» LIST OF TASKS
1 - In the press review, copy everything from "After Monday's speculation" down to "officer and academics.", replacing "crisis biological committee" with "biological crisis committee".
2 - According to the press review, what fine would smokers face for lighting up in bus and tram shelters?

» DOCUMENT EXTRACT

○ ○ ○ ○

Press Review

All the Czech newspapers today carry pictures of the Saudi militant Osama bin Laden, the main suspect in last week's attacks on the United States and report on President Bush's call that he wants him "dead or alive". But some of the papers bring a Czech angle to last week's attacks. LIDOVE NOVINY reports on Monday's discussion of the Czech cabinet which decided to punish anyone who expresses public support for the terrorist attacks.

The government's spokesman Libor Roucek points to the example of skinheads and football hooligans chanting support for bin Laden during several matches on Sunday. Some were openly showing their approval of the terrorist attacks, chanting bin Laden's name. The Interior Minister Stanislav Gross says that the Czech police will pay more attention to such manifestations, because, as Mr. Gross put it, "Public support for terrorism is a crime like any other crime and it must be punished accordingly," reports LIDOVE NOVINY.

After Monday's speculation that bin Laden's terrorists may possess anthrax and lethal botulo-toxin used for biological weapons, that could have come from Czech laboratories, PRAVO informs its readers that a crisis biological committee is currently in session in the Czech Republic. It is striving to ascertain if there is a real threat of biological terrorist attacks in the United States. One expert tells PRAVO that the matter is being discussed by managers of big hospitals, the Czech Republic's chief hygiene officer and academics.

The paper writes that the so-called "risk countries" have been working intensively on the development of biological weapons and that many of their scientists studied in the United States. Czech army and intelligence services are on alert, writes PRAVO, and they have been joined by fire officers who include specially trained chemical experts, as well as by the State Office for Nuclear Safety which is able to identify lethal agents.

On other domestic issues, MLADA FRONTA DNES reports on a draft law approved by the government on Monday, which - if approved - should tighten controls on smoking and drinking. Smokers who light up in bus and tram shelters will face a fine amounting to 1,000 crowns, or around 30 US dollars. Also all restaurant owners will have to ensure that 40 percent of their area is reserved for non-smokers.

MLADA FRONTA DNES adds that the bill will make access to cigarettes and alcohol more difficult, especially for teenagers, as many of them start smoking before their 16th birthday. Doctors agree with the proposal, although some say it could go still further. Doctor Eva Kralikova from Prague's Medical faculty says that reserving 40 percent of the space in restaurants is inadequate, because 70 percent of Czechs are non-smokers.

PRAZSKE SLOVO discusses another bill proposed by the cabinet - that will enable same-sex registered partnerships. But the bill is likely to have problems in parliament because a similar bill has already been rejected three times. A gay or lesbian couple's registered partnership would give them similar status as to couples in a heterosexual marriage. However, they would not be able to adopt a child.

Registered partnership is strongly opposed by the Czech Catholic Church, which has called on its congregations to put their signatures to a petition denouncing this way of life altogether. So far some 72, 000 people have signed, reports PRAZSKE SLOVO.

○ ○ ○ ○

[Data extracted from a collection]
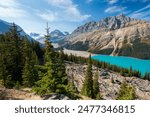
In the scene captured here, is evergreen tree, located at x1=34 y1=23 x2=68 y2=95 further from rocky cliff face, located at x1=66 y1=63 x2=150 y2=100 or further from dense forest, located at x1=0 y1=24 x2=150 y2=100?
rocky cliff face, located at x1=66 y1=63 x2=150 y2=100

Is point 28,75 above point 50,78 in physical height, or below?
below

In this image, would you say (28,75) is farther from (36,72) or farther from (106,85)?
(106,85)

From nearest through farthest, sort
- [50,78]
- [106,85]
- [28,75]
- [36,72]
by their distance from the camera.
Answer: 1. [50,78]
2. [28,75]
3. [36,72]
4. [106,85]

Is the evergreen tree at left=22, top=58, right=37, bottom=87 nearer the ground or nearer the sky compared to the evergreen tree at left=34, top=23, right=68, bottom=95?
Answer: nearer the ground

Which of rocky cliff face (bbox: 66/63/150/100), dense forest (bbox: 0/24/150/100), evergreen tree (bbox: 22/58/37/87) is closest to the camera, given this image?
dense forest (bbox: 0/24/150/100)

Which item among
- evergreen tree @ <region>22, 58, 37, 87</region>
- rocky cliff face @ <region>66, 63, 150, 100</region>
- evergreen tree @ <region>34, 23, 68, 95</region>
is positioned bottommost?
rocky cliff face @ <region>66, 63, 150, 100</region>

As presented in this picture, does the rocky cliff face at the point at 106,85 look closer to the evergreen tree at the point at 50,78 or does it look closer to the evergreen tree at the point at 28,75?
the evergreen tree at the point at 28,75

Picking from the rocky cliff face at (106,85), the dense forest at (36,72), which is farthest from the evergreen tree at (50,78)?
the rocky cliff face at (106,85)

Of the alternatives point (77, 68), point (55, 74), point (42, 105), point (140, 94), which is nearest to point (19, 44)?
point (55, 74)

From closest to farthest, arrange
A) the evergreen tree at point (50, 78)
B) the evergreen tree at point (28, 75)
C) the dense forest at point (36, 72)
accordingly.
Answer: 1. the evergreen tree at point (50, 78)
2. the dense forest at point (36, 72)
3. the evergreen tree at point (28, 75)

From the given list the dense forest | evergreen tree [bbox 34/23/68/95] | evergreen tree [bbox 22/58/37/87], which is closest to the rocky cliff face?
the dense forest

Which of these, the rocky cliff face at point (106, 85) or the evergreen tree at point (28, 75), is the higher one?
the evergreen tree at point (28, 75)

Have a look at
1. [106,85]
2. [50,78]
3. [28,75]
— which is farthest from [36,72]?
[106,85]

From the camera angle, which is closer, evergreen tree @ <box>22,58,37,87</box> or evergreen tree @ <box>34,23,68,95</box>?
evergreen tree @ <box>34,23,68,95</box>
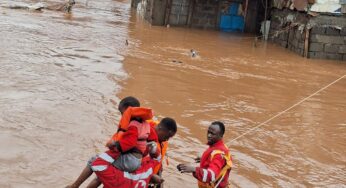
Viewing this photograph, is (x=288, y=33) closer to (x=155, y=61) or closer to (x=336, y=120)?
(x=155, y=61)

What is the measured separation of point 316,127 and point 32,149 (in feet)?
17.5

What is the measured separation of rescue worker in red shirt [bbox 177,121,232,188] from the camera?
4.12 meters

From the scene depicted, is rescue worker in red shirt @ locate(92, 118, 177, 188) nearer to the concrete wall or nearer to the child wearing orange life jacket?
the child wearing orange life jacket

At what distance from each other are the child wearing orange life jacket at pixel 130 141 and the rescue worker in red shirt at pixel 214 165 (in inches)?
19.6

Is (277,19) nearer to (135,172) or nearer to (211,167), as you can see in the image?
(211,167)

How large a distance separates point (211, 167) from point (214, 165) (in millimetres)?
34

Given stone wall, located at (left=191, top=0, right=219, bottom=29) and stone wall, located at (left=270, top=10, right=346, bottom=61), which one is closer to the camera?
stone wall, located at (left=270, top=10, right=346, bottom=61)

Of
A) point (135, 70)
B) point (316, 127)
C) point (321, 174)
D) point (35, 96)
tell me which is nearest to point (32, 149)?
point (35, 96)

○ ○ ○ ○

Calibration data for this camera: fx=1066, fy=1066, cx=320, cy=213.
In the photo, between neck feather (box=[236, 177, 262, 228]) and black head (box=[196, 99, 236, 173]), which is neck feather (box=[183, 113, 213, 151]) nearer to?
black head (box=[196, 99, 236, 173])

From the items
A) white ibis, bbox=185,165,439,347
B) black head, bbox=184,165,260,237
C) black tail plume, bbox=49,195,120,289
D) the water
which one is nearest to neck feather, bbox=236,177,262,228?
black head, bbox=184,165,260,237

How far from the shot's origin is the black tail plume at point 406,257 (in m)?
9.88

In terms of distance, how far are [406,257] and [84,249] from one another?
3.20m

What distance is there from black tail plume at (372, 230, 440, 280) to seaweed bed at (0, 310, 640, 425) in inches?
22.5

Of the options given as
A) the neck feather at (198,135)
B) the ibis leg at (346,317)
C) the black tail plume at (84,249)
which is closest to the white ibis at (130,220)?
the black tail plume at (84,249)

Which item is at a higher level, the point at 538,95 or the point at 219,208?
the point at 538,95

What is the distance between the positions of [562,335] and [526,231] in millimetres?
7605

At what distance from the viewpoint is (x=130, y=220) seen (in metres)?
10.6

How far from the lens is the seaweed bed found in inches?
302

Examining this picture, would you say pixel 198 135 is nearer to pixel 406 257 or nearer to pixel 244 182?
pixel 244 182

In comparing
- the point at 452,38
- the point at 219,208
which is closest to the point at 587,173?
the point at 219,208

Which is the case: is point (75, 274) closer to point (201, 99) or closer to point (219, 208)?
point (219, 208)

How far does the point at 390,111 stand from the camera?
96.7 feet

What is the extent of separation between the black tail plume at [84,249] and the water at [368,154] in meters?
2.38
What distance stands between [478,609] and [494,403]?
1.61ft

○ ○ ○ ○

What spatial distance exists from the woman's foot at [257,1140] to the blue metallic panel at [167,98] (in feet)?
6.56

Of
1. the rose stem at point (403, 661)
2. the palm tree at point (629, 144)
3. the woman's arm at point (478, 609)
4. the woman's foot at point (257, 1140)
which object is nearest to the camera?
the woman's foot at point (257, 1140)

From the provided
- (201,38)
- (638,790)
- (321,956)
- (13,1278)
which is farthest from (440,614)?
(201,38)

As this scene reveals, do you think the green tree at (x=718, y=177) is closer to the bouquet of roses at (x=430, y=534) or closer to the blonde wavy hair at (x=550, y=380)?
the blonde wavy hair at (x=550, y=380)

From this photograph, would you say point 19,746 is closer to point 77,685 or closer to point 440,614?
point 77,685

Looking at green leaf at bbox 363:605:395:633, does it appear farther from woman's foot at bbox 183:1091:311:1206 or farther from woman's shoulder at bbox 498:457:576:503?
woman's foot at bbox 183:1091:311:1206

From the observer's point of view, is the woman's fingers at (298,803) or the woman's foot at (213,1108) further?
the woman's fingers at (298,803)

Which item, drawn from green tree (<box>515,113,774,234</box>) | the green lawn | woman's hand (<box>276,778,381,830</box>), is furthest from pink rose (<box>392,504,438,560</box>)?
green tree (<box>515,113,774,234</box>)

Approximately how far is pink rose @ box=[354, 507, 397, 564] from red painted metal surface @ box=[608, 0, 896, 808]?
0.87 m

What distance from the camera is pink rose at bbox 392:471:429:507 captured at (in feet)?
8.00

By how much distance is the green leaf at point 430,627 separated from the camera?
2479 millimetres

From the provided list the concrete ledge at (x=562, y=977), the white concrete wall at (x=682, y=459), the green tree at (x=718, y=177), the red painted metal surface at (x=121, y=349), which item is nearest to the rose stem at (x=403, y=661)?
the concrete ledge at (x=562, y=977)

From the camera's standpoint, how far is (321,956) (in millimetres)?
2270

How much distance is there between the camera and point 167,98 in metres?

○ ○ ○ ○

» RESPONSES IN ORDER
1 -
After Monday's speculation that bin Laden's terrorists may possess anthrax and lethal botulo-toxin used for biological weapons, that could have come from Czech laboratories, PRAVO informs its readers that a biological crisis committee is currently in session in the Czech Republic. It is striving to ascertain if there is a real threat of biological terrorist attacks in the United States. One expert tells PRAVO that the matter is being discussed by managers of big hospitals, the Czech Republic's chief hygiene officer and academics.

2 - They would face a fine of 1,000 crowns, or around 30 US dollars.